Récemment, la polémique sur l’euthanasie a été relancée suite à la demande de la patiente à la Justice française, de lui accorder légalement le droit de mourir dans la dignité.
Quelques jours après le refus de la Justice de lui accorder ce « recours à l'euthanasie », le corps de Chantal Sébire a été retrouvé à son domicile sans vie le 19 mars dernier : une enquête a donc été ouverte à cet effet.
Le lendemain de sa mort, l’autopsie avait écarté l'hypothèse d'une mort d'origine naturelle.
Aujourd’hui, d’après Jean-Pierre Alacchi, le
procureur de la République de
Dijon, l'autopsie a révélé des traces, en grosses quantités, de pentobarbital, un barbiturique à usage habituellement vétérinaire.

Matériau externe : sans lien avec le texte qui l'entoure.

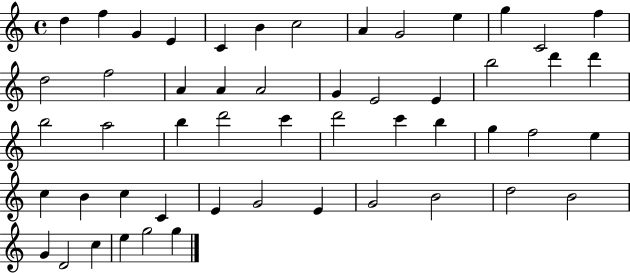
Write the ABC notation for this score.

X:1
T:Untitled
M:4/4
L:1/4
K:C
d f G E C B c2 A G2 e g C2 f d2 f2 A A A2 G E2 E b2 d' d' b2 a2 b d'2 c' d'2 c' b g f2 e c B c C E G2 E G2 B2 d2 B2 G D2 c e g2 g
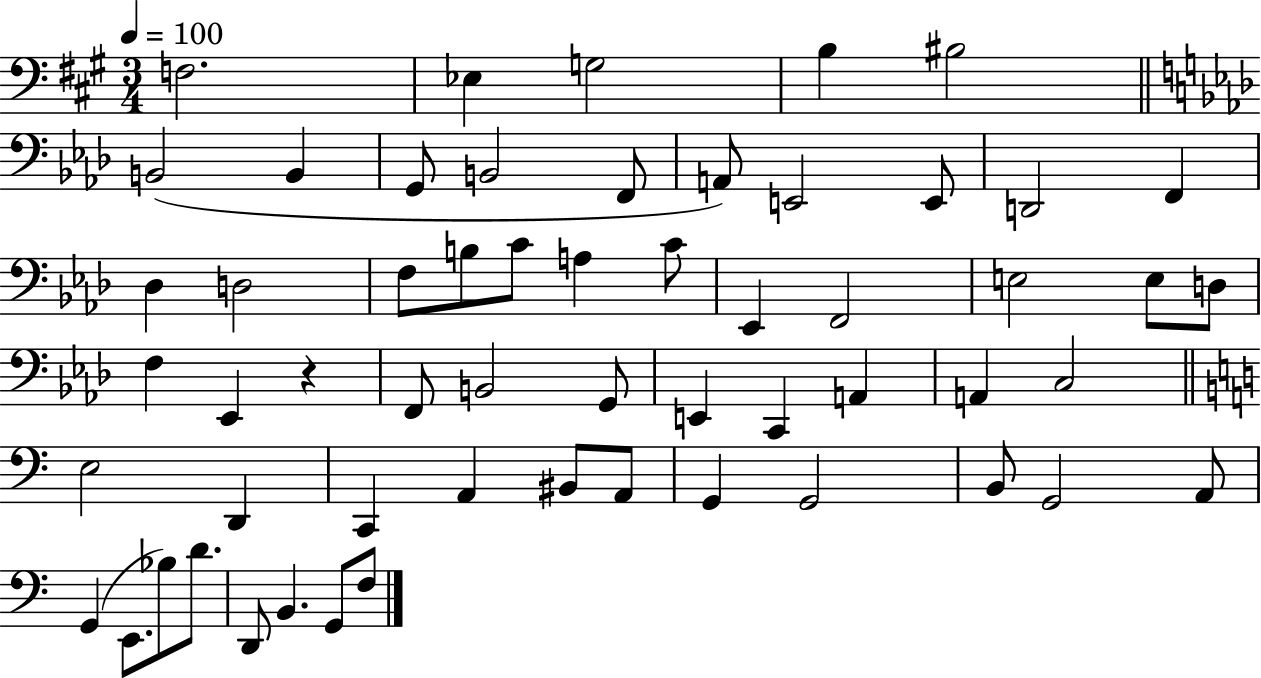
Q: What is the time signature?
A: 3/4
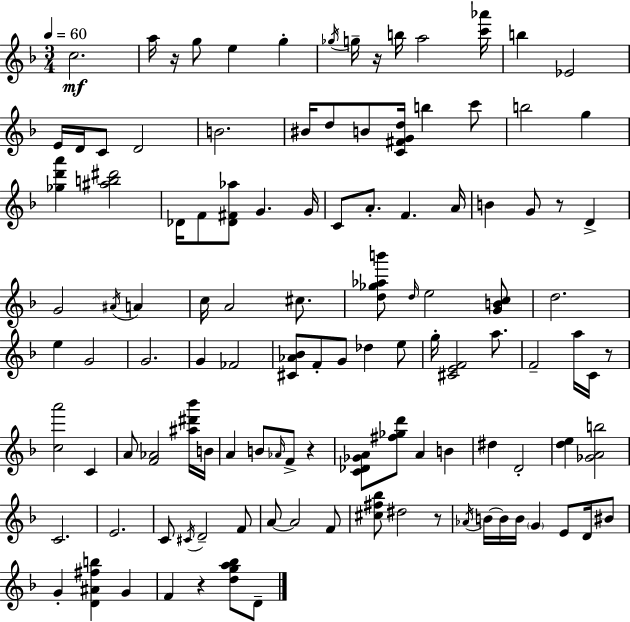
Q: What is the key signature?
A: D minor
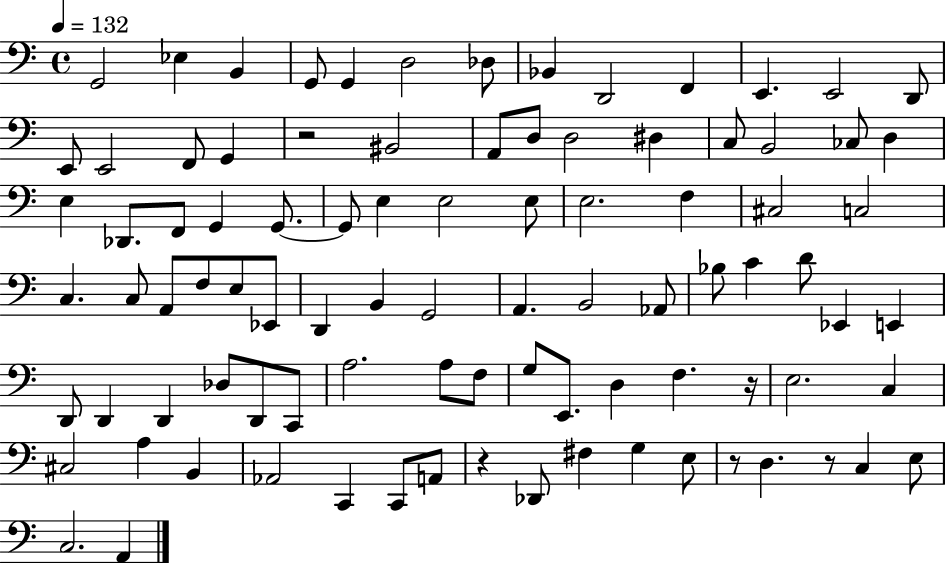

Par ailleurs, il a déclaré que : « les premiers résultats font état de la présence dans le sang de madame Sébire de paracétamol et d'un tranquillisant, le Lexomil, à des doses thérapeutiques, qui n'ont pu entraîner la mort ».
Pour mieux expliquer les causes de la mort de cette dernière, le procureur de la République de Dijon a souligné que, « les concentrations observées sont près de trois fois la dose mortelle de ce produit ». Ce qui explique que « le surdosage de pentobarbital constaté dans le sang de Mme Sébire [était] donc compatible avec son décès ».
Toutefois, selon le magistrat, ce produit n’était pas délivré dans les pharmacies et « les conditions dans lesquelles madame Sébire a pu entrer en possession de ce barbiturique font donc actuellement l’objet d’une enquête ».
Rappelons que, Chantal Sébire (âgée de 52 ans), souffrait d’une tumeur incurable et douloureuse : ce qui l’avait incité à solliciter le droit de recourir à l’euthanasie.
Elle a été incinérée mardi au crématorium de Dijon.